Damn, the things he wanted to do to her. The ways he wanted to do them. He was here to question her about her cousins’ deaths; instead, he found himself relishing the softness of her cheek. Skin like satin and silk combined. And as he looked, he realized it was all but devoid of makeup.

She looked like a temptress with those violet eyes though. Those long, riotous red gold curls flowing around her, making a man wonder what it would be like to be bound within them.

“This is a bad idea.” He sighed, lowering his head and allowing his rougher cheek to brush against hers. “Tell me to leave.”

“Leave,” she breathed as she softened against him.

He almost laughed. Damn her, she could make him laugh when no one else could. “That wasn’t an order, Rogue.”
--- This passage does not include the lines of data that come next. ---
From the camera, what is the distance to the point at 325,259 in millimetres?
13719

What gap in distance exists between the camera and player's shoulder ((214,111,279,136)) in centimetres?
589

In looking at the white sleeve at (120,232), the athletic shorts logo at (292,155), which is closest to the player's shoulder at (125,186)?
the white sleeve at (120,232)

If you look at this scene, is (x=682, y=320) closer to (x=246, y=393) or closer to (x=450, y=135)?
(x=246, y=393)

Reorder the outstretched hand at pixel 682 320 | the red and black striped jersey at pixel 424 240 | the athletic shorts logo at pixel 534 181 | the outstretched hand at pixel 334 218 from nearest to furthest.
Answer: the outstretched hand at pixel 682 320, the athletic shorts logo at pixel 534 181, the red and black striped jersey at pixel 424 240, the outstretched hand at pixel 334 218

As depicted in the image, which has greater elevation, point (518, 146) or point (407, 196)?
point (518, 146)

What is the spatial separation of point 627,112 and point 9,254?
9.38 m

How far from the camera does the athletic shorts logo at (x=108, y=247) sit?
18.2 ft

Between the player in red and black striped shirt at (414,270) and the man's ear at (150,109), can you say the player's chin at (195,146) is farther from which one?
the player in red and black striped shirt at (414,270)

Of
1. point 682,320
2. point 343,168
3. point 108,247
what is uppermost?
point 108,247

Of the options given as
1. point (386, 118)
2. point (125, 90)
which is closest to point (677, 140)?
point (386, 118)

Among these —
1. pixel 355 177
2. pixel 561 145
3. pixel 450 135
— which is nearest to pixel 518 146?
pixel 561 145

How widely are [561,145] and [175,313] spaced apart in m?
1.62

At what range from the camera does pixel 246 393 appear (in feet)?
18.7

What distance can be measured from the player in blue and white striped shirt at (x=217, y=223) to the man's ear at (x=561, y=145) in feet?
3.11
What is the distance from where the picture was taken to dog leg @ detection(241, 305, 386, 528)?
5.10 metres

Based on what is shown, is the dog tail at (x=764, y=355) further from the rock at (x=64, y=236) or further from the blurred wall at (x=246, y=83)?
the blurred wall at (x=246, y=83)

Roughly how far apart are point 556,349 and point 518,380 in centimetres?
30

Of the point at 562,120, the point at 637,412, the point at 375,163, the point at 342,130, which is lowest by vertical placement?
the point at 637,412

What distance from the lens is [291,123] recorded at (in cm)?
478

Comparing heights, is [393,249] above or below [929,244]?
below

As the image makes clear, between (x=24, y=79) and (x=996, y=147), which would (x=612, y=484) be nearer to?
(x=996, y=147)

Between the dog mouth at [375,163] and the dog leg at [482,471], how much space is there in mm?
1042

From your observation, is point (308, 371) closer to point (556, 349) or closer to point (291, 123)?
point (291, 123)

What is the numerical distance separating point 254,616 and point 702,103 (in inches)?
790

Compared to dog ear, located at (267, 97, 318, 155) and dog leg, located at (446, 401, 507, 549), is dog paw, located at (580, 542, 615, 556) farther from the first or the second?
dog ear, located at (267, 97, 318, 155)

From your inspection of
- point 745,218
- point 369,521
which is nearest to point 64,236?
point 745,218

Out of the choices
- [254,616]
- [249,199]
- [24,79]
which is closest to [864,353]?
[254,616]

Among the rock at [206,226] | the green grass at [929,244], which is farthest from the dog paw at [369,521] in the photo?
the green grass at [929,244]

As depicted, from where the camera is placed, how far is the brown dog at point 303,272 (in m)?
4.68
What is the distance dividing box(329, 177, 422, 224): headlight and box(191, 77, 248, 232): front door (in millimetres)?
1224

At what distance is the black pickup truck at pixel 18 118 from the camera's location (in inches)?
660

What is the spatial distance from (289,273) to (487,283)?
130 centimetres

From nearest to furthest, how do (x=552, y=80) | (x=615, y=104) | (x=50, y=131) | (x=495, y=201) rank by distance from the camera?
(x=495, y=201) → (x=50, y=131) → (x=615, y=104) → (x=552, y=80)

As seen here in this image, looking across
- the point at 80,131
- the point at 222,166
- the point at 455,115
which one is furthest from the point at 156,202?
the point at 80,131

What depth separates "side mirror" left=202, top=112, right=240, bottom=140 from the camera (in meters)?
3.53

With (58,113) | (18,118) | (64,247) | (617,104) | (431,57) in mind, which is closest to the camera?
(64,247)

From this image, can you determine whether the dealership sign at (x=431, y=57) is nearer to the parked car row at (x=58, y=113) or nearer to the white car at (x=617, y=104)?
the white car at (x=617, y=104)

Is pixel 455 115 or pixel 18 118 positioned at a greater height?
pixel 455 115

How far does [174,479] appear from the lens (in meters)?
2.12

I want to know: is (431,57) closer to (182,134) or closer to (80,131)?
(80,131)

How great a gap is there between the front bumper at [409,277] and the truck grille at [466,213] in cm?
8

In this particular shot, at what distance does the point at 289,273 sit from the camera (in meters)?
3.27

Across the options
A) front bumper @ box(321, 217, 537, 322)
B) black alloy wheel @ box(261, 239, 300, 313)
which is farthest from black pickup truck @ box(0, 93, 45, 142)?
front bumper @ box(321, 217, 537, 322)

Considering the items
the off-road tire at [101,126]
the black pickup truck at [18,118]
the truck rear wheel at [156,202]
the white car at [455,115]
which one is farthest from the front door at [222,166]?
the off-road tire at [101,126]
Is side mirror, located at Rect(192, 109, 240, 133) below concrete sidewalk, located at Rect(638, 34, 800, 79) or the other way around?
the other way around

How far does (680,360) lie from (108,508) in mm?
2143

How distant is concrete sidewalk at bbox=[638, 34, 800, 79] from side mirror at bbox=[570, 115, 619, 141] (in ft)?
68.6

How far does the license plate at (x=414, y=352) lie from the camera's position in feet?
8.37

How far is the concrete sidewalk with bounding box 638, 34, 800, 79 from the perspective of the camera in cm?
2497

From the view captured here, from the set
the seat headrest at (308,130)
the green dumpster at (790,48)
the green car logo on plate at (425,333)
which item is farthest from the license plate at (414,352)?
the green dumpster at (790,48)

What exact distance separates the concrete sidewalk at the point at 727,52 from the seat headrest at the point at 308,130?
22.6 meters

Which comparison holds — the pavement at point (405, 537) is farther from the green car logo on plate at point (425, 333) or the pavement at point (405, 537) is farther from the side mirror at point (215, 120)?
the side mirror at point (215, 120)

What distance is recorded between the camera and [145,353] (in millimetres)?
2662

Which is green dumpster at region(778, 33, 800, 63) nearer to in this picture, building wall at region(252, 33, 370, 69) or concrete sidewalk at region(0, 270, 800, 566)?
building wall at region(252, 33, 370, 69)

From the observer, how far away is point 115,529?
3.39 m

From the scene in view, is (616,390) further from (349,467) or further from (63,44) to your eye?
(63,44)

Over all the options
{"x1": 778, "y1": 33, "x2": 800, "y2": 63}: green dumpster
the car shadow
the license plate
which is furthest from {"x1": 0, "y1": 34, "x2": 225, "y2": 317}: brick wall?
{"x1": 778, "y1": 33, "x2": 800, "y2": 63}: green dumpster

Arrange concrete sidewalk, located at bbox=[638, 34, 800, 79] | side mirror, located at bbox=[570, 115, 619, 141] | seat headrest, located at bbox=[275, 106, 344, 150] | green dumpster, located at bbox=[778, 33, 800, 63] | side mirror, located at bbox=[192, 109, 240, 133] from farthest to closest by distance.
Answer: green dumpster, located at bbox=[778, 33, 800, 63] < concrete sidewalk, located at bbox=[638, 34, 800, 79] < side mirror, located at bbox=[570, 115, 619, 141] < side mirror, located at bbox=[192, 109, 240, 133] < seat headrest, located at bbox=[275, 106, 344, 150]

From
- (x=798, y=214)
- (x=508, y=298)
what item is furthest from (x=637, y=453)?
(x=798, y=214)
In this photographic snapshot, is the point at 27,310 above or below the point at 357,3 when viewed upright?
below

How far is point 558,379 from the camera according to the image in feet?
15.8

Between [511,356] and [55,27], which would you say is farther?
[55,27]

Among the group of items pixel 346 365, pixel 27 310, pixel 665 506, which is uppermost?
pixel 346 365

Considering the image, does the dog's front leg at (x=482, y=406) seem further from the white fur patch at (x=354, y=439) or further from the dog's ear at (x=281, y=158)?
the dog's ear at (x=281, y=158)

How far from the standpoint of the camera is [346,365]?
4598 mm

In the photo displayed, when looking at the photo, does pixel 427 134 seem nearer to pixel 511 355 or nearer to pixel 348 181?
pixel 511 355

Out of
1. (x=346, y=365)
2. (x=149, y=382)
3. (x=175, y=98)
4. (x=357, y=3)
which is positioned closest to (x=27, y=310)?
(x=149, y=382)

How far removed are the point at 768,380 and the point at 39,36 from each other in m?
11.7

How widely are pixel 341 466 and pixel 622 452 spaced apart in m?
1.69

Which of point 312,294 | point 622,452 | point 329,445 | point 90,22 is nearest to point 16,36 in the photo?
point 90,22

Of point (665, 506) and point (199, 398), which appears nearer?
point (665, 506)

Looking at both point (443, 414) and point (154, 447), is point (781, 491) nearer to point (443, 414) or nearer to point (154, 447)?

“Oh. It was supposed to be an order?” A little, knowing smile tugged at her lips.

Oh yeah, she knew he wanted her until he ached with it. And she wanted. She wanted with the same hunger. He could see it in her eyes.

Her shoes dropped to the carpet, the light thud barely registering in his head. Hell, he could barely hear anything over the race of his own pulse and the thunder of lust in his veins.

He let his lips skim her cheek. The need for her threatened to erode his control and his senses.

“I’m leaving,” he told her. “This is too damned dangerous.”

“Of course it is.” One small hand clenched on his upper arm. The fingers of the other were pressing against his stomach. She could feel his abs flexing; he could feel the warmth of her through the material of his shirt.

His cock pressed imperatively against his jeans. The hard throb was making him crazy. It had made him crazy all evening. How much hell was one man supposed to endure before the hunger overrode control? he wondered. And what was it about this one woman that threatened his control?

He let his lips brush against the curls at the side of her face. They were soft, fragrant. Like silk that smelled of dawn. He wanted to crush them between his fingers, hold her in place, and eat her up with kiss after kiss. He wanted to taste those lush, sensual lips. He wanted to feel her tongue against his, hell, he wanted all of her.

“You’re teasing me.” Her voice was weak, a hint of need quivering within it as she shifted closer to him. “Don’t tease me, Zeke. Kiss me, or let me go.”

“You’re supposed to tell me to leave,” he reminded her.

“Kiss me or leave. Do one or the other.”

“Kissing you would be a very bad idea.” So why wasn’t he stepping back? Why wasn’t he letting her go? Instead, he was moving closer, one arm curling around her back as he gripped her jaw with his hand and lifted her head.